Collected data
┌──
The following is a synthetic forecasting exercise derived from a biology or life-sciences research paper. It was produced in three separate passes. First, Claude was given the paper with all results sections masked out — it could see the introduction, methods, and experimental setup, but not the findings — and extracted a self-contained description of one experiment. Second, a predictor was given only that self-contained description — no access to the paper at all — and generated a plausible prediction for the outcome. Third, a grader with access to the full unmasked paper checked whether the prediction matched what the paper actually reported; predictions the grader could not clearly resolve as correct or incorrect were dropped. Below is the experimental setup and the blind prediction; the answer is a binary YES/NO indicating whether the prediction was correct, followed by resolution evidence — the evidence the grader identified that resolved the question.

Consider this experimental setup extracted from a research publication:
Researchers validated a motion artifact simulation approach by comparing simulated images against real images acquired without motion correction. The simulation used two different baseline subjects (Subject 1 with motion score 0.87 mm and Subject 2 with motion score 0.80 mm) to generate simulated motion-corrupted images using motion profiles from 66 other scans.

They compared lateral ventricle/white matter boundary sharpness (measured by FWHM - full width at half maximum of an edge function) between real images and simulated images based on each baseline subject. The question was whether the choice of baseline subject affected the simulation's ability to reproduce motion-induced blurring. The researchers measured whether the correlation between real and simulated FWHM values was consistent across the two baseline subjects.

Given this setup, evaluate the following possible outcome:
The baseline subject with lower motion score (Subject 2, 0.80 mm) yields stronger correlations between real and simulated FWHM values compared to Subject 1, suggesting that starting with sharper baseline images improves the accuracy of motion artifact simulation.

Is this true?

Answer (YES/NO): YES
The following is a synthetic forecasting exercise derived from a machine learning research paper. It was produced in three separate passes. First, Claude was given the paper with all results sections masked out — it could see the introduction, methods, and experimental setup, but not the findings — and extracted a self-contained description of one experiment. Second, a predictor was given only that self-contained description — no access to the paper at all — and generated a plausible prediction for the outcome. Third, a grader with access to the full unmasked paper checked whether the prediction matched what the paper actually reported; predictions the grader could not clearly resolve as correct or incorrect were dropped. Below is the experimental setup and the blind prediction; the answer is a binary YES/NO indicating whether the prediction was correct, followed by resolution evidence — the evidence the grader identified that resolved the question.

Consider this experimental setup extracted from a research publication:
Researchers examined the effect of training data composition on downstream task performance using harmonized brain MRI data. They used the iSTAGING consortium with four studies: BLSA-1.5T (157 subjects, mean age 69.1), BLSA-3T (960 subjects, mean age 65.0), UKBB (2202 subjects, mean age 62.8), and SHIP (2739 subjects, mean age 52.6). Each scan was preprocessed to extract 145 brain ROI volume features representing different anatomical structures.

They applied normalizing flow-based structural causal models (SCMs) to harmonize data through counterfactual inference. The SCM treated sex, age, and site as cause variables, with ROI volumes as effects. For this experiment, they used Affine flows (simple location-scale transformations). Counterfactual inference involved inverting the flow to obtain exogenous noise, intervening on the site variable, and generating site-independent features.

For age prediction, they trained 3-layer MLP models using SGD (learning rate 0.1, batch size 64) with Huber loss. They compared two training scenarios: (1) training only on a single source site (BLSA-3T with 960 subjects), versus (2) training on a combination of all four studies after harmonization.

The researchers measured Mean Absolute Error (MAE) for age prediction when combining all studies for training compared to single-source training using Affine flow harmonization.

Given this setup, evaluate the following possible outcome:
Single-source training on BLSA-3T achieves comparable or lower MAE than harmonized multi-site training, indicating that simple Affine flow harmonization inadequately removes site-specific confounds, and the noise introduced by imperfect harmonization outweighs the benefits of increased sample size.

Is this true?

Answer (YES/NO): NO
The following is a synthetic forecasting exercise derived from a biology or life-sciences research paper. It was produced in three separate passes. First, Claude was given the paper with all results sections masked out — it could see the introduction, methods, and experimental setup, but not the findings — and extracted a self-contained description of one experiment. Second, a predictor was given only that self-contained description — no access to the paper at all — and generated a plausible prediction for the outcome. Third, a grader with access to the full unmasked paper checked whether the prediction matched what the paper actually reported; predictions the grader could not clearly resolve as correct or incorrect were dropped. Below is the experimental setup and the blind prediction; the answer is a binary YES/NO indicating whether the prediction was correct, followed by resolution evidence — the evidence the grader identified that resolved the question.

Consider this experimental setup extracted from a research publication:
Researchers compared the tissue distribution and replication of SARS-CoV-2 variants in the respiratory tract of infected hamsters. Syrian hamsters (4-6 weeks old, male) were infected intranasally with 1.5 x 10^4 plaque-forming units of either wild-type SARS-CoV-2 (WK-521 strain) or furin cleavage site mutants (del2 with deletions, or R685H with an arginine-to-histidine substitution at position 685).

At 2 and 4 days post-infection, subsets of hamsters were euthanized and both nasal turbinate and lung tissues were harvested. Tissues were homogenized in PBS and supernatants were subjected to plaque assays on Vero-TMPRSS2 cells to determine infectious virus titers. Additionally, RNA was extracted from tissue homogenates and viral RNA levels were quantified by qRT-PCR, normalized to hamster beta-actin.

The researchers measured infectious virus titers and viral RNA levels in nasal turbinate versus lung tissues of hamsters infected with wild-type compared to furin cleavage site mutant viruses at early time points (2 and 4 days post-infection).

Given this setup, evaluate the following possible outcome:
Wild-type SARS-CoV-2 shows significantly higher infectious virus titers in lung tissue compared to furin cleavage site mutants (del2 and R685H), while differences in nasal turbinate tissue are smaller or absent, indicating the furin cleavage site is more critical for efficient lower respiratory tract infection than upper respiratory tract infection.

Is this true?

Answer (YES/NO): YES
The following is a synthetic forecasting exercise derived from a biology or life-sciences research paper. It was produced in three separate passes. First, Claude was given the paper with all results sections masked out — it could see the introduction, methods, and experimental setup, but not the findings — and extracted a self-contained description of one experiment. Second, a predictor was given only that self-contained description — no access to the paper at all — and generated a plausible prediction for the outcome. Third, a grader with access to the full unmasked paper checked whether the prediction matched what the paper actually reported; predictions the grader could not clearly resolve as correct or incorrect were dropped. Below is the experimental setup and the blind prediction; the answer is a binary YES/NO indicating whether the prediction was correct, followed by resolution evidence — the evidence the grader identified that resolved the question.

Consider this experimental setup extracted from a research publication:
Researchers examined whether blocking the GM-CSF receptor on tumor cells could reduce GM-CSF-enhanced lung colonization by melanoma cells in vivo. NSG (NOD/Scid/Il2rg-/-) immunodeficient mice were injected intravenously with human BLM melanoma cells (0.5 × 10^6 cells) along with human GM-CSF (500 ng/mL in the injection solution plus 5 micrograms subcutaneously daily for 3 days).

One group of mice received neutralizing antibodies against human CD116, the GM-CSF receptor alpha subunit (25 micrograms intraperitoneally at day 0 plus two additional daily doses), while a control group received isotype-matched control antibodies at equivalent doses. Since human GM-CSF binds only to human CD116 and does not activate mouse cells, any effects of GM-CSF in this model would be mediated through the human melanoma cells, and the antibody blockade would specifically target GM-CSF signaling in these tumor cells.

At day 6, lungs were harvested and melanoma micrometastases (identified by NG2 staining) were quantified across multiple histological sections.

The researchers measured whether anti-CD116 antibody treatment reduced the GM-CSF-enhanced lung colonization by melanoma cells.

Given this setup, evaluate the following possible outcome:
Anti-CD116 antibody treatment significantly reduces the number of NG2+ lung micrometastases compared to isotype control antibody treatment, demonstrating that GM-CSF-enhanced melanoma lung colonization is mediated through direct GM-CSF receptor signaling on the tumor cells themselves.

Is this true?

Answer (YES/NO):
└──
#### What is required:
Give only a number, namely how many lines in the entries above hold the word "versus".

#### Result:
2